Discussion with Givi Silagadze, Nareg Seferian, Nadja Douglas and Tsypylma Darieva
Usually associated with outmigration, recently the South Caucasus became a new destination for a variety of migrants. Ukrainian refugees, Russian war-induced migrants, labour migrants returnees, among others, find a new refuge in the South Caucasus. Though migration, displacement and diaspora are not new in the Caucasus, cross-border voluntary and forced migration however opens up the question of insecurity in the region, of societal polarisation and of a possible change in the countries’ migration profile. How does recent migration and displacement affect regulations and perception of migration in Georgia and Armenia? What are the local responses, imaginaries and strategies for overcoming new challenges that the countries face in the context of the Russian invasion of Ukraine?

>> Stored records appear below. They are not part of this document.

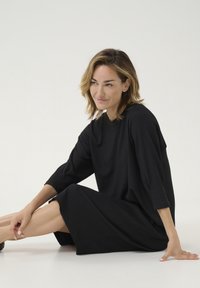Robe noire à la texture, à coupe ample, avec des manches trois-quarts et un col rond, tombant juste au-dessus du genou. Tissu lisse.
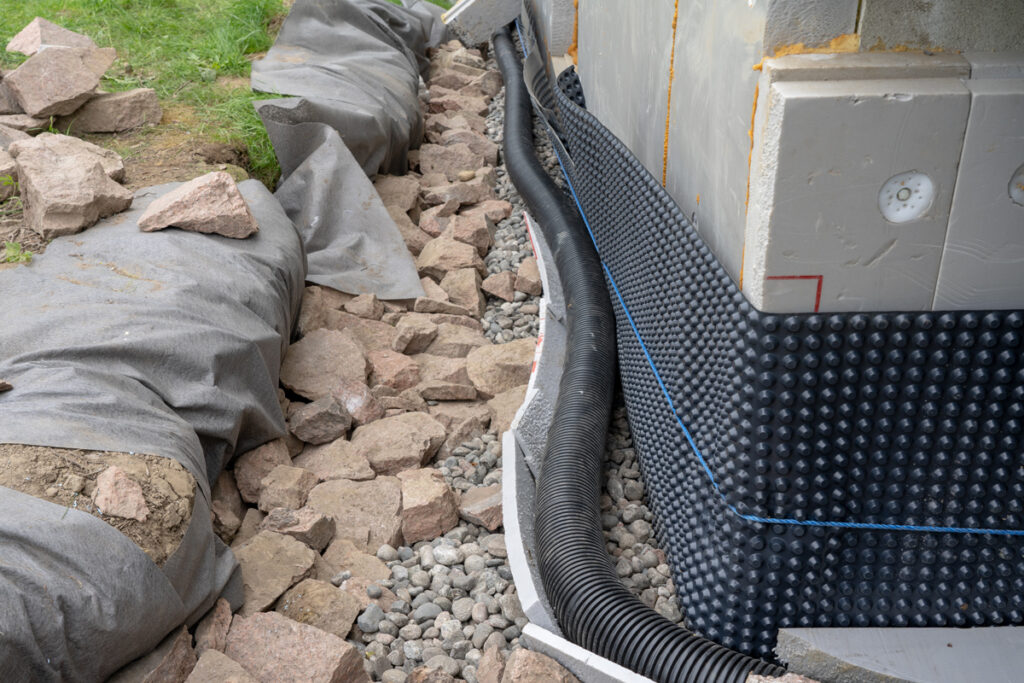 Water drainage pipe system around a house foundation for efficient water flow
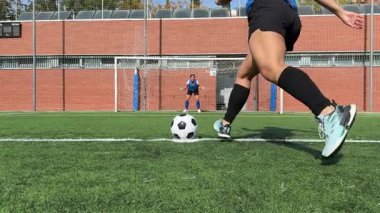 Kadın bir futbolcunun penaltı vuruşunu yavaş çekimde izlemek. Kaleci dalıyor ama topu kaleye girmekten kurtaramıyor.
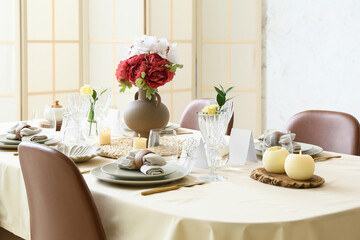 Beautiful table setting for wedding celebration with candles in restaurant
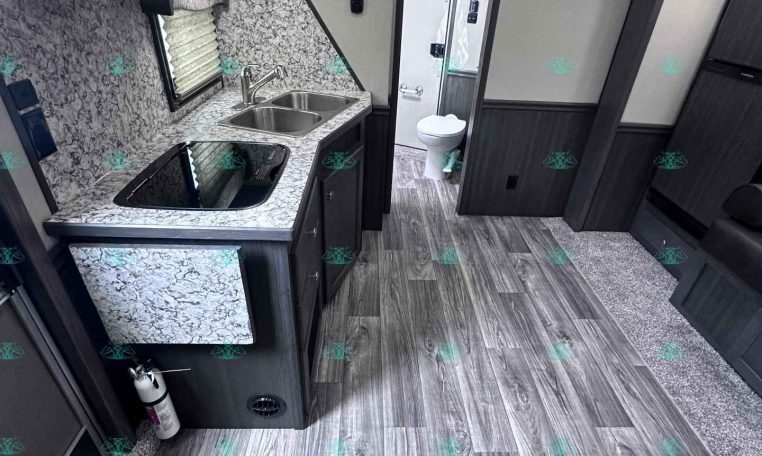Compact trailer kitchen with granite counters, double sink, stove, and mounted microwave; doorway to bathroom in the back.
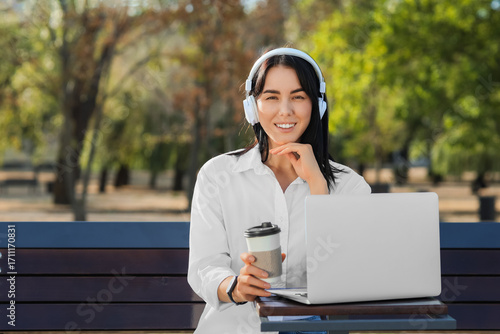 Young woman with coffee and...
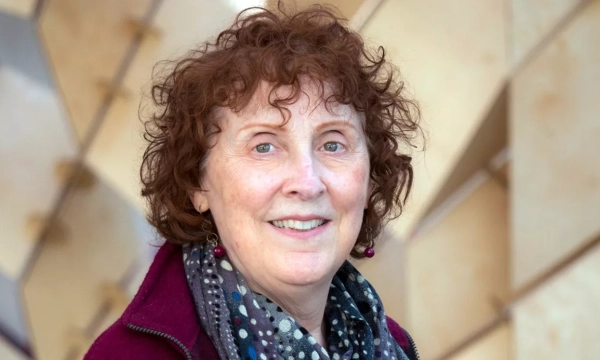 Image of a woman with curly, reddish-brown hair, wearing a maroon jacket and patterned scarf, smiling against a backdrop of geometric shapes.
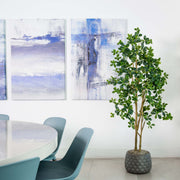 Modern interior with abstract art, a plant, and a table with chairs.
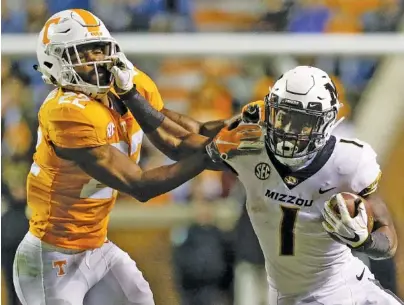  ?? STAFF PHOTO BY C.B. SCHMELTER ?? Missouri running back Tyler Badie stiff-arms Tennessee defensive back Micah Abernathy during the visiting Tigers’ 50-17 win Saturday at Neyland Stadium in Knoxville.
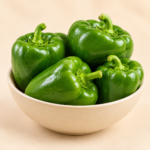 Herboria Fresh Green Capsicum Whole 500g pouch with whole green capsicum in ceramic bowl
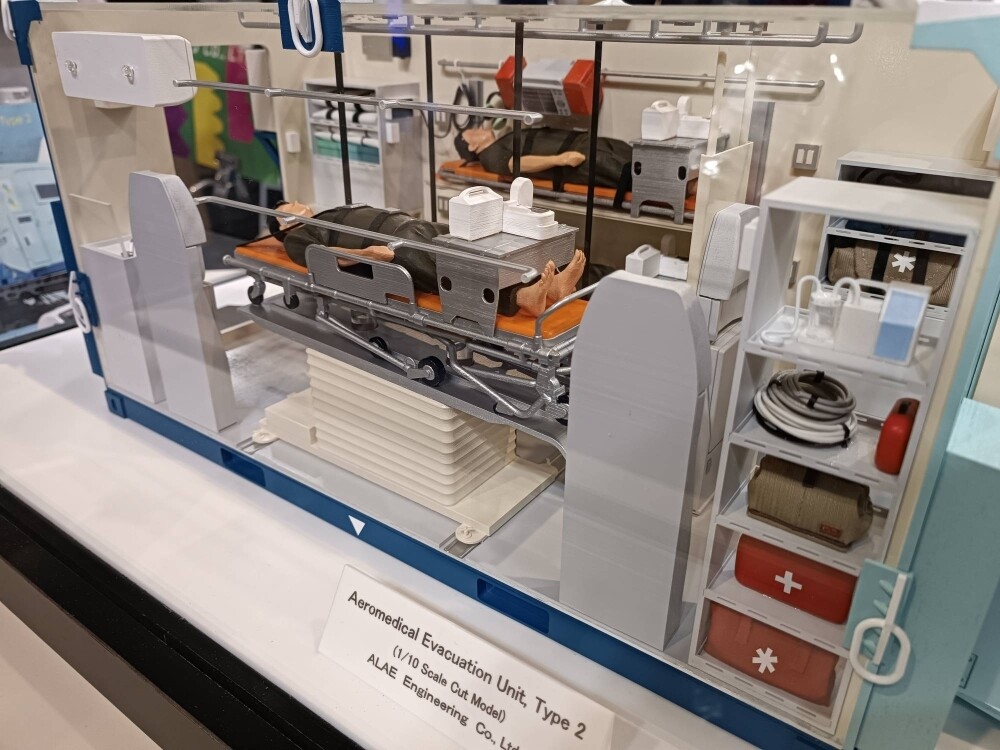 A model of the interior of ALAE Engineering's aeromedical evacuation unit is shown off at trading company Jupitor Corporation's booth at the Singapore Airshow on Wednesday.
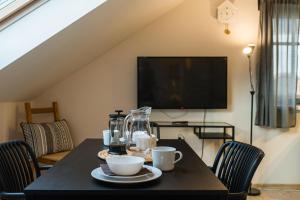 a dining room table with two cups and a television at V&D 7 by Mountain ways in Rokytnice nad Jizerou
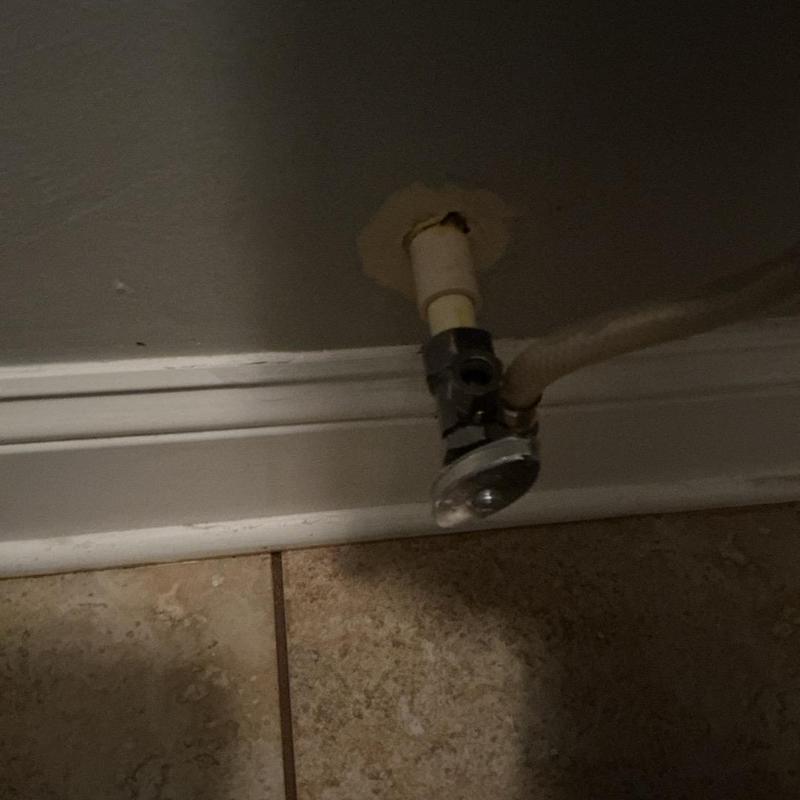 Toilet shut-off valve with supply line near baseboard Toilet shut-off valve with supply line near baseboard
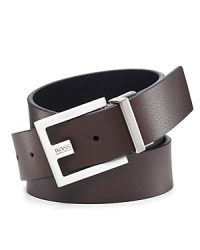 Pebble leather casual belt with square end. Flat metal buckle with logo at notch. Pebble leather casual belt with square end. Flat metal buckle with logo at notch.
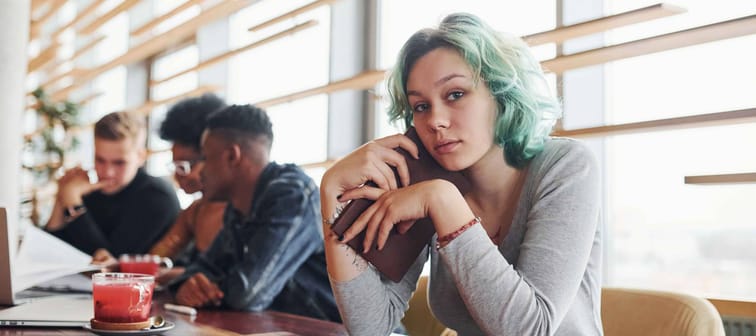 Young woman with green hair looks directly at camera, sitting at long table in coffee shop.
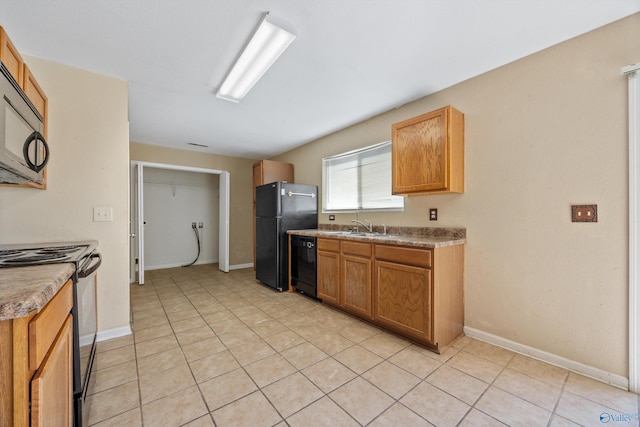 kitchen featuring light tile patterned floors, black appliances, baseboards, and a sink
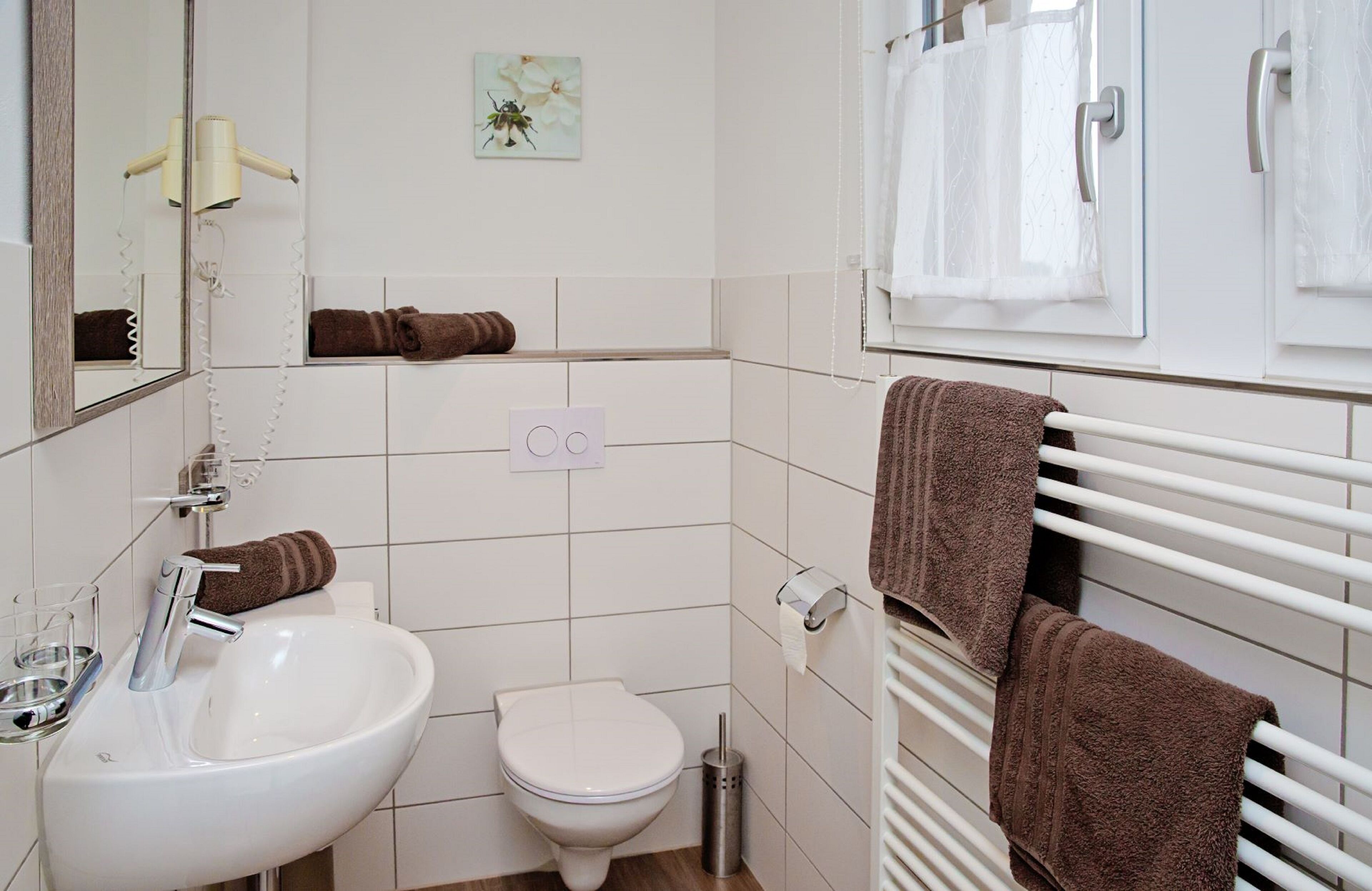 Un baño con lavamanos, inodoro y perchero.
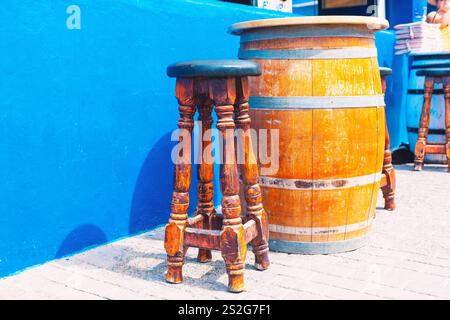 Rustikale Einrichtung mit einem Holzfass, der als Tisch umfunktioniert wird, und einem passenden Holzhocker, der an der blauen Wand aufgestellt ist. Das charmante Arrangement steht im Kontrast zu traditionellem Stockfoto
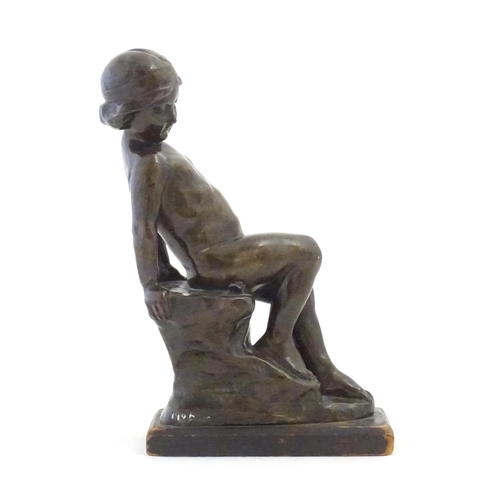 1099 - An early 20thC cast figure depicting a young boy on a rock plinth. Indistinctly signed to base Flore...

- Givi Silagadze is a political scientist and researcher at the CRRC-Georgia. Previously, he worked as a junior policy analyst at the Georgian Institute of Politics. His research interests are focused on public opinion, democratisation and party systems in Eastern European and post-communist countries.
- Nareg Seferian received his PhD from the School of Public and International Affairs, Virginia Tech, in the Washington, DC area. His dissertation is focused on perceptions of territory, borders, and the geography of Armenia.
- Nadja Douglas is a political scientist and researcher at the Centre for East European and International Studies ZOiS, where she coordinates the topic line In:Security within the research network KonKoop.
- Tsypylma Darieva, a social anthropologist, senior researcher and head of the Research Cluster "Migration and Diversity” at the Centre for East European and International Studies (ZOiS).